Ninja Docs Help

HLD008 - Multi-Region Disaster Recovery

Introduction

Purpose

The purpose of this High-Level Architecture Design document is to describe the strategy for deploying AWS resources across multiple regions with a key focus on Disaster Recovery (DR). The document aims to provide a overview of the proposed architecture, demonstrating how services, data, and network configurations are designed to create a robust, scalable, and resilient infrastructure that can efficiently manage and recover from region-specific failures.

Changelog

Revision

Date

Description

1.0

23.07.2024

Initial document

Background

In the context of a global digital environment, this architecture leverages multi-region AWS deployment using cross-region replication services and Transit Gateways. Utilizing multiple regions enhances data redundancy and improves disaster recovery by allowing rapid failover. The architecture's design ensures robust performance and high availability of services, critical for business continuity.

Architecture diagram

HLD008-MRD-01.png

Explanation

The architecture replicates vital data, secrets, container registry and backups across multiple AWS regions using services like S3, RDS, and Secrets Manager, and suitable backup solutions.

Implementation Details

The proposed system uses an active-passive model with the primary AWS region serving as the active environment and a separate AWS region as the passive standby environment. The system periodically backs up crucial data and stores it safely, ready for restoration in the event of a disaster. Network connection between regions is always active.

Inter-region connection

HLD008-MRD-02.png

Transit Gateway peering is a secure and highly efficient mechanism to interconnect resources in different regions. It provides secure communication since traffic remains on the global AWS backbone and never traverses the public internet. Peering connections also provide high bandwidth and low-latency links between regions, which are vital for applications that require real-time or near real-time data synchronization.
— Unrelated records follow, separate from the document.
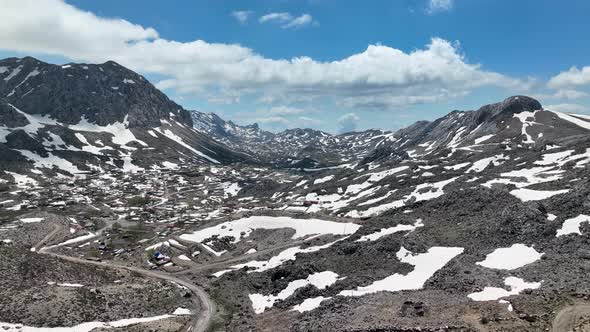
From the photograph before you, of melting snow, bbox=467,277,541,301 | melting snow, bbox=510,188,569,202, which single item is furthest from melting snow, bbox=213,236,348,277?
melting snow, bbox=467,277,541,301

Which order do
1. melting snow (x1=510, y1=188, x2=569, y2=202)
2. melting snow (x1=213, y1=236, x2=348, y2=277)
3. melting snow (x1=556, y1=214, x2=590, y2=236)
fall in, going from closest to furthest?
melting snow (x1=556, y1=214, x2=590, y2=236) < melting snow (x1=510, y1=188, x2=569, y2=202) < melting snow (x1=213, y1=236, x2=348, y2=277)

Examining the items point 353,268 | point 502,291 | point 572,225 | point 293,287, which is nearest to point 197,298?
point 293,287

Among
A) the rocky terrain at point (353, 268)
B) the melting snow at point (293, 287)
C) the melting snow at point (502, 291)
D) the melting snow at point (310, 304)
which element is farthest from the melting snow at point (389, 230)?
the melting snow at point (502, 291)

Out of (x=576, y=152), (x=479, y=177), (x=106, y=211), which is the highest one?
(x=576, y=152)

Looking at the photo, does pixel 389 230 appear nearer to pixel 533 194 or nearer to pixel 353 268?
pixel 353 268

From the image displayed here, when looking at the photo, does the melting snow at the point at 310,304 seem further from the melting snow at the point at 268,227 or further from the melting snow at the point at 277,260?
the melting snow at the point at 268,227

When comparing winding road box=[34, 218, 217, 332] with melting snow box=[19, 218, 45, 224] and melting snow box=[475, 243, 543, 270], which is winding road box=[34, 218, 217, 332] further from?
melting snow box=[475, 243, 543, 270]

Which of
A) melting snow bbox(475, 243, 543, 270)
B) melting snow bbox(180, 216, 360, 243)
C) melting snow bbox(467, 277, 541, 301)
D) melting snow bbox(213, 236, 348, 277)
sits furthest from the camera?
melting snow bbox(180, 216, 360, 243)

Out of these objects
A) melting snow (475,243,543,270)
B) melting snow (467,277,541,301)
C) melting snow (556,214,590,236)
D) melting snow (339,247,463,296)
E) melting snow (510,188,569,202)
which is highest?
melting snow (510,188,569,202)

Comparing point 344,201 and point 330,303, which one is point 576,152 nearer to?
point 344,201

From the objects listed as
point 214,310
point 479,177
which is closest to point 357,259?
point 214,310

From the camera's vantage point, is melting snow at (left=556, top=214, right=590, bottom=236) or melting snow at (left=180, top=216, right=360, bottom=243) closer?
melting snow at (left=556, top=214, right=590, bottom=236)
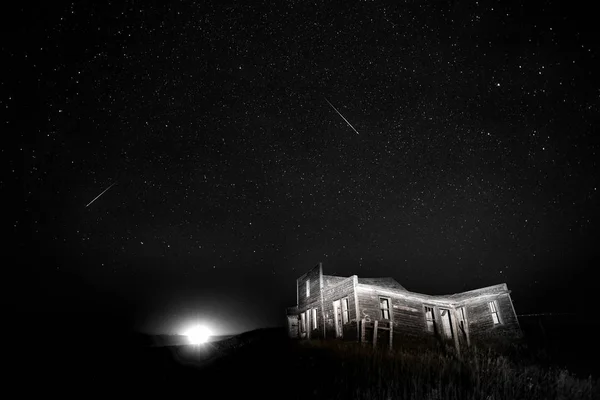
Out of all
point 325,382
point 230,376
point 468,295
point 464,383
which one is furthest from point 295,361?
point 468,295

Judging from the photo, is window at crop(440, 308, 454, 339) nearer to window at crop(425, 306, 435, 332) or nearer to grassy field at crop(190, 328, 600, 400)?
window at crop(425, 306, 435, 332)

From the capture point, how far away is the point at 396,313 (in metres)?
20.0

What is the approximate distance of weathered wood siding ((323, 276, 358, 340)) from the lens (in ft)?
60.2

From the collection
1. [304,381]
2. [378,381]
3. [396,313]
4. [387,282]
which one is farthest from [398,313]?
[378,381]

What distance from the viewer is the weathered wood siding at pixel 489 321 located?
21.1 metres

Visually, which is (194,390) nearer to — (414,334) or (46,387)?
(46,387)

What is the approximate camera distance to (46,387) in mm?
6344

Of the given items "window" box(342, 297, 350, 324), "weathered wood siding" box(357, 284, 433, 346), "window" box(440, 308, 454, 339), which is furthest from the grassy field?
"window" box(440, 308, 454, 339)

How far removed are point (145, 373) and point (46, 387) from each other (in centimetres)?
194

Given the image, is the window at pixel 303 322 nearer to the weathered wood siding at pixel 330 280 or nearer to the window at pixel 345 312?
the weathered wood siding at pixel 330 280

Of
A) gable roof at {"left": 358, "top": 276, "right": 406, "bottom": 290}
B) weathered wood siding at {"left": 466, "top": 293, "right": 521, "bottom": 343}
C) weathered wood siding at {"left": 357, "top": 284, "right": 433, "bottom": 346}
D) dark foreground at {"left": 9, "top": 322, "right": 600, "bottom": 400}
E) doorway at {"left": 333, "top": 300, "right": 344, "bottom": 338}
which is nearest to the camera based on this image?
dark foreground at {"left": 9, "top": 322, "right": 600, "bottom": 400}

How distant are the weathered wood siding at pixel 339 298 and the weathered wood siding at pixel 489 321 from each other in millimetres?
10787

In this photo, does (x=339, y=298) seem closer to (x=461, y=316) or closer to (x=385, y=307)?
(x=385, y=307)

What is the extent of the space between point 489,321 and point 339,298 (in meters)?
12.1
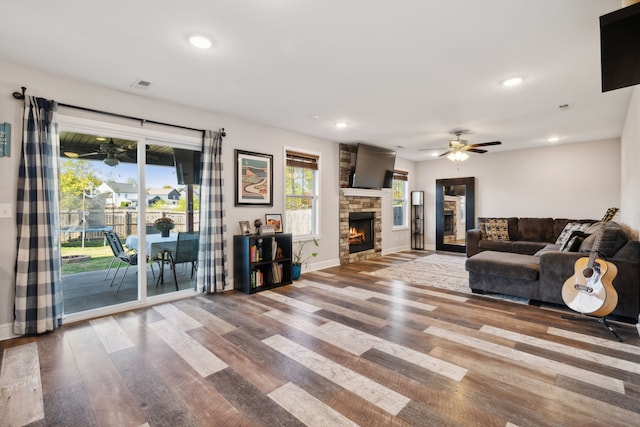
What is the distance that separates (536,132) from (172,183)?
19.9ft

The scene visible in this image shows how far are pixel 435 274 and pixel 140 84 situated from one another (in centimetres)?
510

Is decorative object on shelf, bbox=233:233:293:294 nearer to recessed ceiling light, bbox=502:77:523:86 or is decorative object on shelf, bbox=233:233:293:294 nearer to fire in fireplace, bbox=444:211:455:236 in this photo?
recessed ceiling light, bbox=502:77:523:86

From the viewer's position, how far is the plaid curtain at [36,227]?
2.81m

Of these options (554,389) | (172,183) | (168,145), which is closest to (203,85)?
(168,145)

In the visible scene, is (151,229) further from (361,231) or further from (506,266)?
(506,266)

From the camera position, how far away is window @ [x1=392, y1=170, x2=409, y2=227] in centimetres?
805

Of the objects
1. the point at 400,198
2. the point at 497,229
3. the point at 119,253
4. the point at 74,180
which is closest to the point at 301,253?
the point at 119,253

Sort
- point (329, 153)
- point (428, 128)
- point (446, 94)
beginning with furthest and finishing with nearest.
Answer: point (329, 153) → point (428, 128) → point (446, 94)

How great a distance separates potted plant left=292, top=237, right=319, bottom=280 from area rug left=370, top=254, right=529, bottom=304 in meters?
1.18

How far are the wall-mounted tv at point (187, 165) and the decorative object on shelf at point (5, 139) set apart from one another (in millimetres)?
1559

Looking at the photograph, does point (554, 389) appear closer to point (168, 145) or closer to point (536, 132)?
point (168, 145)

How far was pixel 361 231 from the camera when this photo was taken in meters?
6.99

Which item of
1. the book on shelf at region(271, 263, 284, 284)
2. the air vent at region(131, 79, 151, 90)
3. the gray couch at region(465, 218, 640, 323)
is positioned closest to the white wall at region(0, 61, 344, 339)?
the air vent at region(131, 79, 151, 90)

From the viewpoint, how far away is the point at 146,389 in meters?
2.02
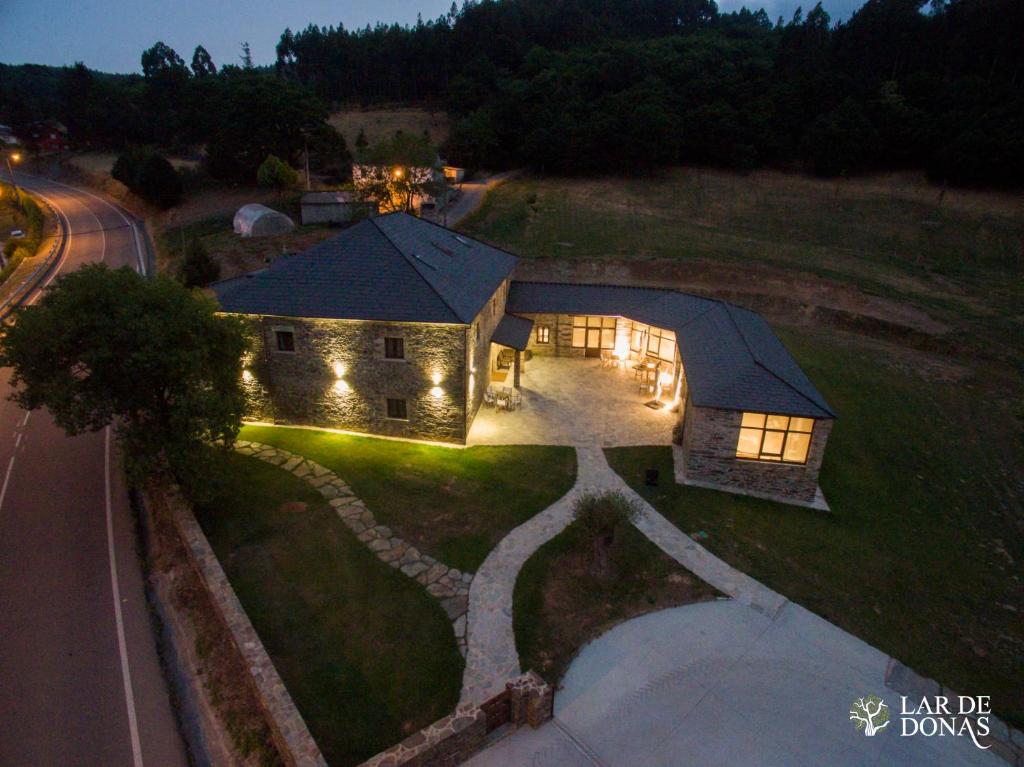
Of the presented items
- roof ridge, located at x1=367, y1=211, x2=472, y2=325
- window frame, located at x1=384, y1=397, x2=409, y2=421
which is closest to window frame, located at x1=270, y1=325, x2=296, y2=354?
window frame, located at x1=384, y1=397, x2=409, y2=421

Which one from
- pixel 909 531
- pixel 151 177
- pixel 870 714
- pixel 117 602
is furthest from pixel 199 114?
pixel 870 714

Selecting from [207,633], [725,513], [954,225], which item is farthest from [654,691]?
[954,225]

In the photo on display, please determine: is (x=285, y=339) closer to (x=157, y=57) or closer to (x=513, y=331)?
(x=513, y=331)

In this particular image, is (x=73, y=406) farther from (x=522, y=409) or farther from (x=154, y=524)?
(x=522, y=409)

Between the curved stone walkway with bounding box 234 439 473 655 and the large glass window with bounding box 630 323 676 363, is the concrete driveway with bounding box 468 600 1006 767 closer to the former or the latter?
the curved stone walkway with bounding box 234 439 473 655

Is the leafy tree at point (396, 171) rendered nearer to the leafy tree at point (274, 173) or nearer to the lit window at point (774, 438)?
the leafy tree at point (274, 173)
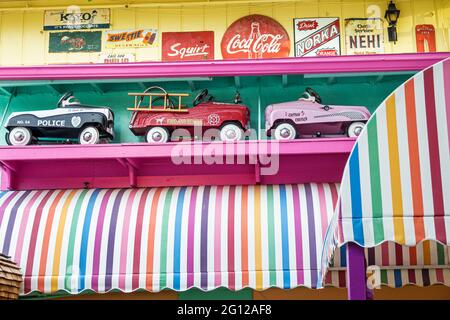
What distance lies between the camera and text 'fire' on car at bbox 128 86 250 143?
10.8 metres

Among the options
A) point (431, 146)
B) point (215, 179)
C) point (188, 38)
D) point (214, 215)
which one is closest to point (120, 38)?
point (188, 38)

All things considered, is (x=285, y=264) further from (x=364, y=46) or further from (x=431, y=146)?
(x=364, y=46)

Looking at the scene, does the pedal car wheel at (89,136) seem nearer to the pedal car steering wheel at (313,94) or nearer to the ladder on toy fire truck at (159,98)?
the ladder on toy fire truck at (159,98)

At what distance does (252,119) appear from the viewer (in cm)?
1147

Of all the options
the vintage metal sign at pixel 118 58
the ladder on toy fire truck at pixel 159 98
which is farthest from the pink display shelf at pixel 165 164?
the vintage metal sign at pixel 118 58

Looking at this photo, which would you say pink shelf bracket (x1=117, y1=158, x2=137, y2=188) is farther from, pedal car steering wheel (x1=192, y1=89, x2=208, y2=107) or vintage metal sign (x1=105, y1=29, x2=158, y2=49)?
vintage metal sign (x1=105, y1=29, x2=158, y2=49)

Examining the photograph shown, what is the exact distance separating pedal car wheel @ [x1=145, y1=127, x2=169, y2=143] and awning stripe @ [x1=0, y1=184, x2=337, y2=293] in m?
0.97

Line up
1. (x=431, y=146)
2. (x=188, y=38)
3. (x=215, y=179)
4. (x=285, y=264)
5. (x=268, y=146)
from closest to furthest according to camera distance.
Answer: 1. (x=431, y=146)
2. (x=285, y=264)
3. (x=268, y=146)
4. (x=215, y=179)
5. (x=188, y=38)

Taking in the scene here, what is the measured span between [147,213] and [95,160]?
5.37 feet

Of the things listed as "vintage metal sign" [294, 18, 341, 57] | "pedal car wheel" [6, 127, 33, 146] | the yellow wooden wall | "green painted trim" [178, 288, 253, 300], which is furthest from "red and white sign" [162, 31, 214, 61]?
"green painted trim" [178, 288, 253, 300]

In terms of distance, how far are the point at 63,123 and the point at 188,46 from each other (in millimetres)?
2617

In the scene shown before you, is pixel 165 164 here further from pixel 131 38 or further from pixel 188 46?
pixel 131 38

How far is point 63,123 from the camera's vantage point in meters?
10.9

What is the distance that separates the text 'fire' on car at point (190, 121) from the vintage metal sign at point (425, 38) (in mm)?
3279
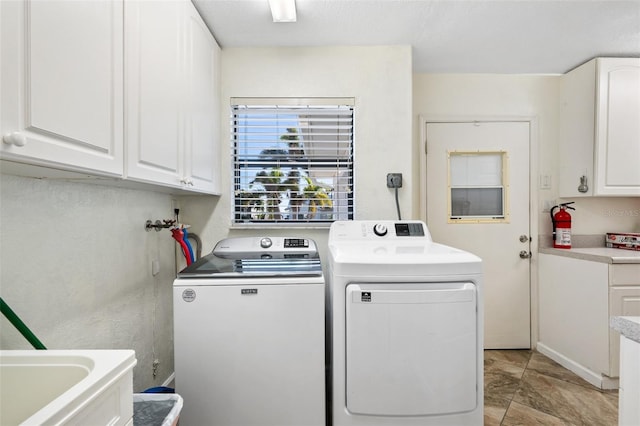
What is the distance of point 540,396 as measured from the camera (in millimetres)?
2117

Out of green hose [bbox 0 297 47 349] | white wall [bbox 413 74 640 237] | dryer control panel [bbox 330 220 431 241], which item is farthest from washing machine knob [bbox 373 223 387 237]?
green hose [bbox 0 297 47 349]

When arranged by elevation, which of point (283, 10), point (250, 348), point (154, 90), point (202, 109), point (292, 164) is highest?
point (283, 10)

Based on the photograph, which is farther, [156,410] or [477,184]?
[477,184]

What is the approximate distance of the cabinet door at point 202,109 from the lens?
171 centimetres

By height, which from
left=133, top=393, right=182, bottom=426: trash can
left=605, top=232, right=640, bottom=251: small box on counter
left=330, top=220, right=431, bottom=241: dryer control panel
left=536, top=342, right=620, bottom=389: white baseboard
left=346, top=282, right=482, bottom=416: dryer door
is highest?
left=330, top=220, right=431, bottom=241: dryer control panel

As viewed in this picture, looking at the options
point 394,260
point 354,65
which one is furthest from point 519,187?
point 394,260

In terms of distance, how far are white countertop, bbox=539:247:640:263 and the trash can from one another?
2.72m

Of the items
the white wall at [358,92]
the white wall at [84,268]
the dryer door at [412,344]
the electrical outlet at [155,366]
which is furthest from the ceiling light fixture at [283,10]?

This architecture allows resources in a VPC of one region to communicate with resources in a VPC of another region just as if they were within the same region. This inter-region communication is critical for data replication and disaster recovery.

Compute infrastructure

Compute resources such as EC2 instances, EKS clusters, and RDS databases are not continually replicated across regions. Instead, these resources are provisioned in the failover region through CI/CD pipelines when a disaster recovery process is initiated. This approach ensures resource optimization and cost-effectiveness, while also ensuring that the latest versions of applications and configurations are deployed during a DR event.

Data Replication

  • Data Replication: S3 Cross-Region Replication is used for storing and replicating application data. For databases, RDS cross-region read replicas ensure that a live copy of the database is always available in the failover region.

  • Secrets Replication: AWS Secrets Manager is used for managing and storing application secrets. Secrets are replicated across regions, ensuring their availability for applications in the failover region.

  • Backup Replication: Depending on the nature of the backups, appropriate AWS solutions will be used to replicate backups across regions. This ensures the availability of the latest backups in the failover region.

Disaster Recovery Process

During a disaster in the active region, the recovery process starts in the passive region using the stored backups. Resources are restored to their latest state: Amazon EC2 instances are recreated from AMIs and EBS snapshots, and data is restored to Amazon RDS from the snapshots. The restoration process can be automated using CloudFormation and Terraform in combination with CI/CD pipelines.

AWS Route 53 is used to handle DNS failover and health checks. In the event of a disaster, Route 53 health checks detect the outage in the primary region and automatically redirect DNS queries to the secondary (passive) region, ensuring minimal disruption to end-users.

Fallback Strategy

After the disaster is resolved in the primary region, a failback process can be initiated to restore operations back to the primary region. This process involves creating backups of the current system state in the secondary region and restoring it in the primary region.

Expected Outcomes

  1. enhanced disaster recovery capabilities

  2. improved data redundancy

  3. increased network resilience

  4. system scalability

Last modified: 17 February 2025